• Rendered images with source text
= = = = = = =

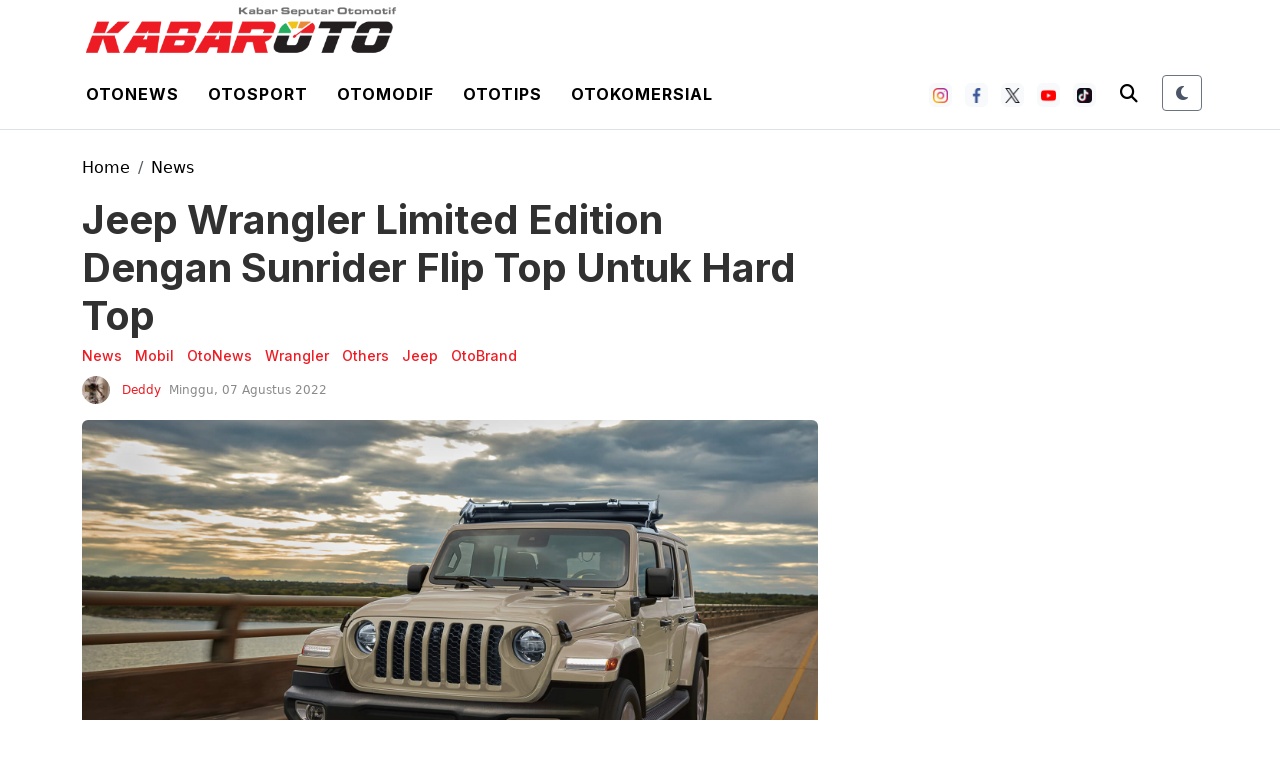

--- FILE ---
content_type: text/html; charset=utf-8
request_url: https://www.google.com/recaptcha/api2/aframe
body_size: 267
content:
<!DOCTYPE HTML><html><head><meta http-equiv="content-type" content="text/html; charset=UTF-8"></head><body><script nonce="23i9ieX8A70MuE2QxiPKqA">/** Anti-fraud and anti-abuse applications only. See google.com/recaptcha */ try{var clients={'sodar':'https://pagead2.googlesyndication.com/pagead/sodar?'};window.addEventListener("message",function(a){try{if(a.source===window.parent){var b=JSON.parse(a.data);var c=clients[b['id']];if(c){var d=document.createElement('img');d.src=c+b['params']+'&rc='+(localStorage.getItem("rc::a")?sessionStorage.getItem("rc::b"):"");window.document.body.appendChild(d);sessionStorage.setItem("rc::e",parseInt(sessionStorage.getItem("rc::e")||0)+1);localStorage.setItem("rc::h",'1768967346574');}}}catch(b){}});window.parent.postMessage("_grecaptcha_ready", "*");}catch(b){}</script></body></html>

= = = = = = =

• THE TASK
Set down the data above verbatim, omitting every image.

• WRITTEN RESPONSE
--- FILE ---
content_type: text/html; charset=utf-8
request_url: https://www.google.com/recaptcha/api2/aframe
body_size: 267
content:
<!DOCTYPE HTML><html><head><meta http-equiv="content-type" content="text/html; charset=UTF-8"></head><body><script nonce="23i9ieX8A70MuE2QxiPKqA">/** Anti-fraud and anti-abuse applications only. See google.com/recaptcha */ try{var clients={'sodar':'https://pagead2.googlesyndication.com/pagead/sodar?'};window.addEventListener("message",function(a){try{if(a.source===window.parent){var b=JSON.parse(a.data);var c=clients[b['id']];if(c){var d=document.createElement('img');d.src=c+b['params']+'&rc='+(localStorage.getItem("rc::a")?sessionStorage.getItem("rc::b"):"");window.document.body.appendChild(d);sessionStorage.setItem("rc::e",parseInt(sessionStorage.getItem("rc::e")||0)+1);localStorage.setItem("rc::h",'1768967346574');}}}catch(b){}});window.parent.postMessage("_grecaptcha_ready", "*");}catch(b){}</script></body></html>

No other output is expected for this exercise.